Is Sexism Ever Justified, Even When Trying to Combat Reverse Discrimination?

 überarbeitete junge frauI had a woman writing prof in college who claimed women couldn’t write convincingly about male characters, but men could create female characters quite well. (Think Madame Bovary and Anna Karenina.) Since that time I’ve searched book after book with memorable characters to see if that holds true.

I’ve some resentment toward men who presume to write strong, full, sensitive ladies. Shouldn’t women be writing about women? Opportunities for women writers are limited enough as is. We’ve a harder time getting published, our incomes are less, we receive less critical acclaim. Men make up only about 35 percent of fiction readership. Despite 80 percent of sales being romances, primarily written by and about women, and most readers being female, our interests are relegated to lower importance than men’s.

So why on earth should women read a male author pretending to be a woman?

**STORED DATA**
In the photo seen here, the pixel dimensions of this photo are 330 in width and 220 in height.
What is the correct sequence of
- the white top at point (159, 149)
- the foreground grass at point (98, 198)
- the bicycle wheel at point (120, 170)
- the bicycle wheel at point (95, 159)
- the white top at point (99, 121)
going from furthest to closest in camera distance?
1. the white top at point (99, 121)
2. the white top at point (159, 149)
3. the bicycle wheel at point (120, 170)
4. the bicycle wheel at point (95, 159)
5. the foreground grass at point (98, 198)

**REQUIREMENT 1**
Please list the disadvantages for women writers named in the sentence of the sexism passage that begins "We've a harder time".
**REQUIREMENT 2**
Transcribe the part of the sexism passage that begins at the words "I’ve some resentment" and stops after "be a woman?".
The records were taken from a separate source and are unrelated to the sexism passage.

**CORRECT OUTPUT 1**
- A harder time getting published
- Lower incomes
- Less critical acclaim

**CORRECT OUTPUT 2**
I’ve some resentment toward men who presume to write strong, full, sensitive ladies. Shouldn’t women be writing about women? Opportunities for women writers are limited enough as is. We’ve a harder time getting published, our incomes are less, we receive less critical acclaim. Men make up only about 35 percent of fiction readership. Despite 80 percent of sales being romances, primarily written by and about women, and most readers being female, our interests are relegated to lower importance than men’s.

So why on earth should women read a male author pretending to be a woman?